The debt incurred by power distribution companies (DISCOMS) is a problematic aspect of the supply chain in terms of its finance. The DISCOMS are characterised by negative net worth and debt amounting to Rs 36,7932 crore and Rs 589,000 crore, respectively.
Electricity theft and technical losses can be reduced by — shifting towards high voltage direct current transmission lines for long-distance transmission, imposing stricter penalties for transmission network developers upon default and expediting the development of inter-state transmission lines, the report suggested.

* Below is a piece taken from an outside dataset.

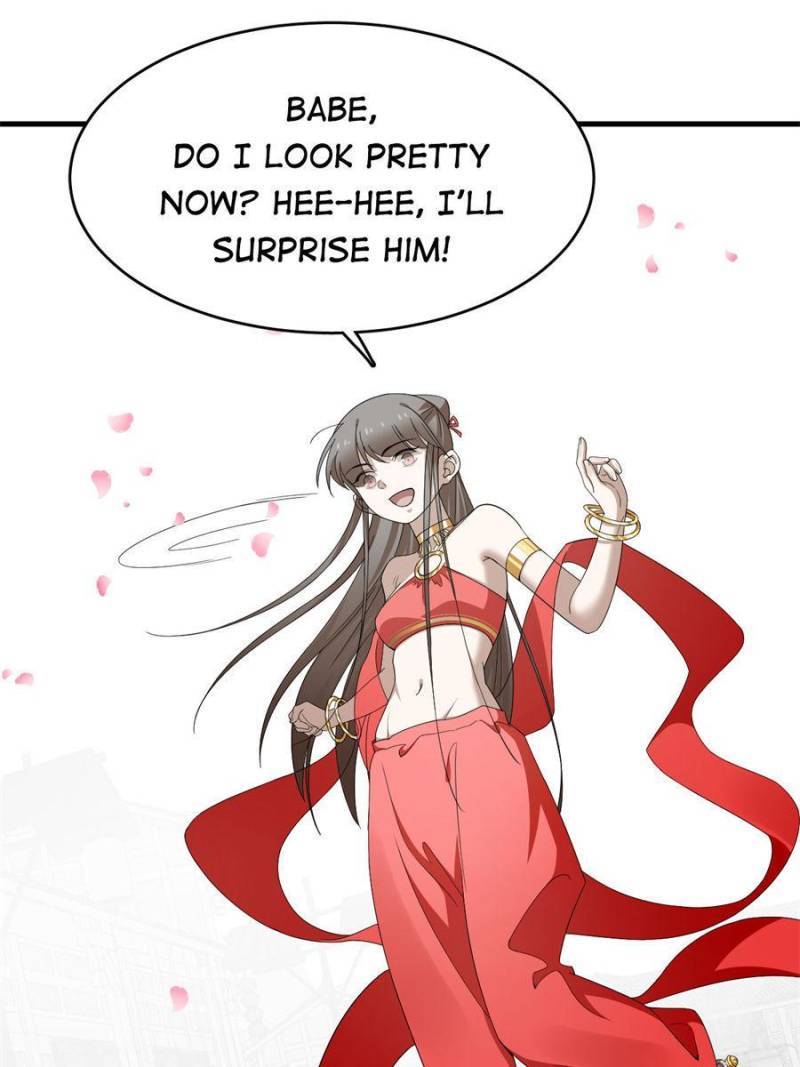 Queen of Posion: The Legend of a Super Agent, Doctor and Princess Chapter 318 - page 40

Another way to achieve this is by establishing a smart grid, the researchers noted. Smart grids can increase grid reliability, reduce transmission and distribution losses, optimise demand side management, support renewable integration, improve self-healing capacity and ensure optimal grid usage, the report added.
“India’s decaying transmission network and ever-worsening financial situation of most state DISCOMs have plagued development in the power sector over the last decade,” said Brajesh Singh, head of Arthur D Little India’s Energy and Utilities Practice, said in the press release.
A phase-wise approach with tactical capacity augmentation projects and financial assistance to private distributors through tax rebates and conducive loan structures could revive the power sector,” he added.